Top of Listed entries

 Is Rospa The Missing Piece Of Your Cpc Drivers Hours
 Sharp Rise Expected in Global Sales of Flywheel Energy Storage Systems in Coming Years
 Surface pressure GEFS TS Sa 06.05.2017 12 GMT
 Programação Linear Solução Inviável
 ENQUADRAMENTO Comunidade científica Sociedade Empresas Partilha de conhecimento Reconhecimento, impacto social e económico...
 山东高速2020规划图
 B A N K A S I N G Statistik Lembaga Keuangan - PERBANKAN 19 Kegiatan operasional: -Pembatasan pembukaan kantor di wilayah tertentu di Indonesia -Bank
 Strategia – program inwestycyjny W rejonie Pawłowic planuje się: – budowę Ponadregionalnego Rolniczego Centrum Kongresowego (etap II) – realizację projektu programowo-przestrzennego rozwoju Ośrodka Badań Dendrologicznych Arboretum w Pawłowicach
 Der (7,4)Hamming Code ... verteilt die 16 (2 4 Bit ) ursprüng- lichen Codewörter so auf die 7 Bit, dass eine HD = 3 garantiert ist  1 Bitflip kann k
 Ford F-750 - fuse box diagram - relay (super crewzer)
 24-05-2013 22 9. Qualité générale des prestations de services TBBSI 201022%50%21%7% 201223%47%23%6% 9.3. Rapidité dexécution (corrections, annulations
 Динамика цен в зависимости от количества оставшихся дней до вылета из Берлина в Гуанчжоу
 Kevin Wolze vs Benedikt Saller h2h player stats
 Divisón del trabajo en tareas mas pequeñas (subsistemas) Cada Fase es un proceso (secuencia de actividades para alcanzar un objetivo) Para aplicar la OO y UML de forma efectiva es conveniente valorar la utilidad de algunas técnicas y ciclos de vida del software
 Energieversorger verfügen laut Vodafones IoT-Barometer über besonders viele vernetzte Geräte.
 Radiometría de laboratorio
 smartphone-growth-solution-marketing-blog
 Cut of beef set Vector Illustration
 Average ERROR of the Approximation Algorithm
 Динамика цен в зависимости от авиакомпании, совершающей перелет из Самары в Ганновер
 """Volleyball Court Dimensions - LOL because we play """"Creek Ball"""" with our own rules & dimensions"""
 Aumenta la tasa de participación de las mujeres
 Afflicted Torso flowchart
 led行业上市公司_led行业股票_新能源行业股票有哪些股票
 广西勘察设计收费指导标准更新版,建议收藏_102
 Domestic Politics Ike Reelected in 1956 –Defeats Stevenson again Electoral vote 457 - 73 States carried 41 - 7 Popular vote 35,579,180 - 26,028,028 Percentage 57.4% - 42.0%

Bottom of Listed entries

Wherever the word "Динамика" appears in the entries above, copy that line.

 Динамика цен в зависимости от количества оставшихся дней до вылета из Берлина в Гуанчжоу
 Динамика цен в зависимости от авиакомпании, совершающей перелет из Самары в Ганновер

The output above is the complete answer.